While the agency states that 54 percent of the 795 cases during that time have been caused by a parent or caregiver who forgot the child was in the car, the two other main circumstances it lists have included children who gained access to a vehicle on their own (26.3 percent) and those who were knowingly left by a caregiver (18.9 percent).


In 2018 in the U.S., a record 52 children died from being trapped in a hot vehicle, according to the Kids and Cars website. The year before, the number was 43. The national average of vehicular heat-stroke deaths per year is 38—or one every nine days. The organization already lists five deaths in 2019, with all of them happening since April 4.


The California-based meteorology firm says July is often the deadliest month, and it says the number of children who have died due to vehicular heatstroke has dramatically increased since the mid-1990s.


So, how do some parents leave their children behind in hot cars? Kids and Cars cites a study by David Diamond, a psychology professor at the University of South Florida. In short, he blames it on the failure of "prospective memory," which is used to describe when the brain remembers to do something in the future. The study attributes this failure on many factors that commonly affect parents, including stress, multitasking, interruptions, sleep deprivation, and more.
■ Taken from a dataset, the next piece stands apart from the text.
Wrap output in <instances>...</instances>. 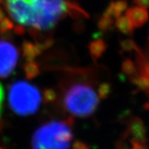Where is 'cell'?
I'll return each instance as SVG.
<instances>
[{"label": "cell", "mask_w": 149, "mask_h": 149, "mask_svg": "<svg viewBox=\"0 0 149 149\" xmlns=\"http://www.w3.org/2000/svg\"><path fill=\"white\" fill-rule=\"evenodd\" d=\"M98 91L87 83H74L65 91L63 103L65 109L75 117L92 115L100 104Z\"/></svg>", "instance_id": "6da1fadb"}, {"label": "cell", "mask_w": 149, "mask_h": 149, "mask_svg": "<svg viewBox=\"0 0 149 149\" xmlns=\"http://www.w3.org/2000/svg\"><path fill=\"white\" fill-rule=\"evenodd\" d=\"M72 140L69 123L53 120L41 125L34 132L32 147V149H70Z\"/></svg>", "instance_id": "7a4b0ae2"}, {"label": "cell", "mask_w": 149, "mask_h": 149, "mask_svg": "<svg viewBox=\"0 0 149 149\" xmlns=\"http://www.w3.org/2000/svg\"><path fill=\"white\" fill-rule=\"evenodd\" d=\"M42 96L36 85L25 80H17L8 88V104L19 116H30L38 110Z\"/></svg>", "instance_id": "3957f363"}, {"label": "cell", "mask_w": 149, "mask_h": 149, "mask_svg": "<svg viewBox=\"0 0 149 149\" xmlns=\"http://www.w3.org/2000/svg\"><path fill=\"white\" fill-rule=\"evenodd\" d=\"M68 13V0H37L32 27L35 30L52 29Z\"/></svg>", "instance_id": "277c9868"}, {"label": "cell", "mask_w": 149, "mask_h": 149, "mask_svg": "<svg viewBox=\"0 0 149 149\" xmlns=\"http://www.w3.org/2000/svg\"><path fill=\"white\" fill-rule=\"evenodd\" d=\"M4 3L8 14L17 23L32 27L37 0H5Z\"/></svg>", "instance_id": "5b68a950"}, {"label": "cell", "mask_w": 149, "mask_h": 149, "mask_svg": "<svg viewBox=\"0 0 149 149\" xmlns=\"http://www.w3.org/2000/svg\"><path fill=\"white\" fill-rule=\"evenodd\" d=\"M19 59L18 49L14 44L0 39V78H8L16 69Z\"/></svg>", "instance_id": "8992f818"}, {"label": "cell", "mask_w": 149, "mask_h": 149, "mask_svg": "<svg viewBox=\"0 0 149 149\" xmlns=\"http://www.w3.org/2000/svg\"><path fill=\"white\" fill-rule=\"evenodd\" d=\"M125 16L129 19L134 28L143 27L149 20L148 10L139 6H133L127 8L125 11Z\"/></svg>", "instance_id": "52a82bcc"}, {"label": "cell", "mask_w": 149, "mask_h": 149, "mask_svg": "<svg viewBox=\"0 0 149 149\" xmlns=\"http://www.w3.org/2000/svg\"><path fill=\"white\" fill-rule=\"evenodd\" d=\"M22 52L23 57L27 61H32L42 53L43 51L38 42L33 43L29 41H24L22 45Z\"/></svg>", "instance_id": "ba28073f"}, {"label": "cell", "mask_w": 149, "mask_h": 149, "mask_svg": "<svg viewBox=\"0 0 149 149\" xmlns=\"http://www.w3.org/2000/svg\"><path fill=\"white\" fill-rule=\"evenodd\" d=\"M88 49L92 59L95 61H97L105 53L107 50V44L101 38H95L90 42Z\"/></svg>", "instance_id": "9c48e42d"}, {"label": "cell", "mask_w": 149, "mask_h": 149, "mask_svg": "<svg viewBox=\"0 0 149 149\" xmlns=\"http://www.w3.org/2000/svg\"><path fill=\"white\" fill-rule=\"evenodd\" d=\"M128 7V3L126 0H116L112 1L108 5L105 11L104 12L109 16L113 17L114 19L122 15V13L126 11Z\"/></svg>", "instance_id": "30bf717a"}, {"label": "cell", "mask_w": 149, "mask_h": 149, "mask_svg": "<svg viewBox=\"0 0 149 149\" xmlns=\"http://www.w3.org/2000/svg\"><path fill=\"white\" fill-rule=\"evenodd\" d=\"M114 27L123 34L131 36L134 31V27H133L132 23L130 22L129 19L125 16H119L114 21Z\"/></svg>", "instance_id": "8fae6325"}, {"label": "cell", "mask_w": 149, "mask_h": 149, "mask_svg": "<svg viewBox=\"0 0 149 149\" xmlns=\"http://www.w3.org/2000/svg\"><path fill=\"white\" fill-rule=\"evenodd\" d=\"M71 17L74 19H80V18H89V14L86 11L82 8L77 3L68 0V13Z\"/></svg>", "instance_id": "7c38bea8"}, {"label": "cell", "mask_w": 149, "mask_h": 149, "mask_svg": "<svg viewBox=\"0 0 149 149\" xmlns=\"http://www.w3.org/2000/svg\"><path fill=\"white\" fill-rule=\"evenodd\" d=\"M23 71L28 80H33L40 74V67L34 61H27L23 65Z\"/></svg>", "instance_id": "4fadbf2b"}, {"label": "cell", "mask_w": 149, "mask_h": 149, "mask_svg": "<svg viewBox=\"0 0 149 149\" xmlns=\"http://www.w3.org/2000/svg\"><path fill=\"white\" fill-rule=\"evenodd\" d=\"M114 21L115 19L113 17L108 15L106 13H103L101 16L100 17L98 20V27L102 32H107L111 30L114 27Z\"/></svg>", "instance_id": "5bb4252c"}, {"label": "cell", "mask_w": 149, "mask_h": 149, "mask_svg": "<svg viewBox=\"0 0 149 149\" xmlns=\"http://www.w3.org/2000/svg\"><path fill=\"white\" fill-rule=\"evenodd\" d=\"M112 86L108 82H103L100 85H99L98 88V94L101 100L106 99L108 96L109 95L110 92H111Z\"/></svg>", "instance_id": "9a60e30c"}, {"label": "cell", "mask_w": 149, "mask_h": 149, "mask_svg": "<svg viewBox=\"0 0 149 149\" xmlns=\"http://www.w3.org/2000/svg\"><path fill=\"white\" fill-rule=\"evenodd\" d=\"M13 27H14L13 22L11 21L7 17L0 21V33L1 34H6L7 32L13 31Z\"/></svg>", "instance_id": "2e32d148"}, {"label": "cell", "mask_w": 149, "mask_h": 149, "mask_svg": "<svg viewBox=\"0 0 149 149\" xmlns=\"http://www.w3.org/2000/svg\"><path fill=\"white\" fill-rule=\"evenodd\" d=\"M56 97H57L56 92L53 89L49 88L43 91L42 99L46 103H52L56 100Z\"/></svg>", "instance_id": "e0dca14e"}, {"label": "cell", "mask_w": 149, "mask_h": 149, "mask_svg": "<svg viewBox=\"0 0 149 149\" xmlns=\"http://www.w3.org/2000/svg\"><path fill=\"white\" fill-rule=\"evenodd\" d=\"M38 43H39L40 47L42 48V50L44 52L45 50H47V49L51 48L53 46L54 40L53 39H52V38H47V39H46V40H45L44 42H42Z\"/></svg>", "instance_id": "ac0fdd59"}, {"label": "cell", "mask_w": 149, "mask_h": 149, "mask_svg": "<svg viewBox=\"0 0 149 149\" xmlns=\"http://www.w3.org/2000/svg\"><path fill=\"white\" fill-rule=\"evenodd\" d=\"M72 149H90L88 145L81 141H74L72 144Z\"/></svg>", "instance_id": "d6986e66"}, {"label": "cell", "mask_w": 149, "mask_h": 149, "mask_svg": "<svg viewBox=\"0 0 149 149\" xmlns=\"http://www.w3.org/2000/svg\"><path fill=\"white\" fill-rule=\"evenodd\" d=\"M13 31L14 32V33H16L17 35H18V36H22V35H23L26 32L24 26H22V25H19V24L17 25V26H14Z\"/></svg>", "instance_id": "ffe728a7"}, {"label": "cell", "mask_w": 149, "mask_h": 149, "mask_svg": "<svg viewBox=\"0 0 149 149\" xmlns=\"http://www.w3.org/2000/svg\"><path fill=\"white\" fill-rule=\"evenodd\" d=\"M133 2L137 6L144 8L146 9L149 8V0H133Z\"/></svg>", "instance_id": "44dd1931"}, {"label": "cell", "mask_w": 149, "mask_h": 149, "mask_svg": "<svg viewBox=\"0 0 149 149\" xmlns=\"http://www.w3.org/2000/svg\"><path fill=\"white\" fill-rule=\"evenodd\" d=\"M4 99V90L3 85L0 84V118L2 116V113H3V102Z\"/></svg>", "instance_id": "7402d4cb"}, {"label": "cell", "mask_w": 149, "mask_h": 149, "mask_svg": "<svg viewBox=\"0 0 149 149\" xmlns=\"http://www.w3.org/2000/svg\"><path fill=\"white\" fill-rule=\"evenodd\" d=\"M6 13H5V12L3 11V9L0 7V21L1 20H3V18H5L6 17Z\"/></svg>", "instance_id": "603a6c76"}, {"label": "cell", "mask_w": 149, "mask_h": 149, "mask_svg": "<svg viewBox=\"0 0 149 149\" xmlns=\"http://www.w3.org/2000/svg\"><path fill=\"white\" fill-rule=\"evenodd\" d=\"M4 2H5V0H0V4L4 3Z\"/></svg>", "instance_id": "cb8c5ba5"}, {"label": "cell", "mask_w": 149, "mask_h": 149, "mask_svg": "<svg viewBox=\"0 0 149 149\" xmlns=\"http://www.w3.org/2000/svg\"><path fill=\"white\" fill-rule=\"evenodd\" d=\"M0 149H3V148H0Z\"/></svg>", "instance_id": "d4e9b609"}]
</instances>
Diamond suggests that automakers should add safeguards to help remind parents about children in the back seat. While rear-seat reminders are already available on many newer General Motors products as well as vehicles from Nissan and select 2019 Hyundai models, many older vehicles are not equipped with such technology. As a result, parents should be extra vigilant when warmer weather strikes to make sure their children don't become a statistic.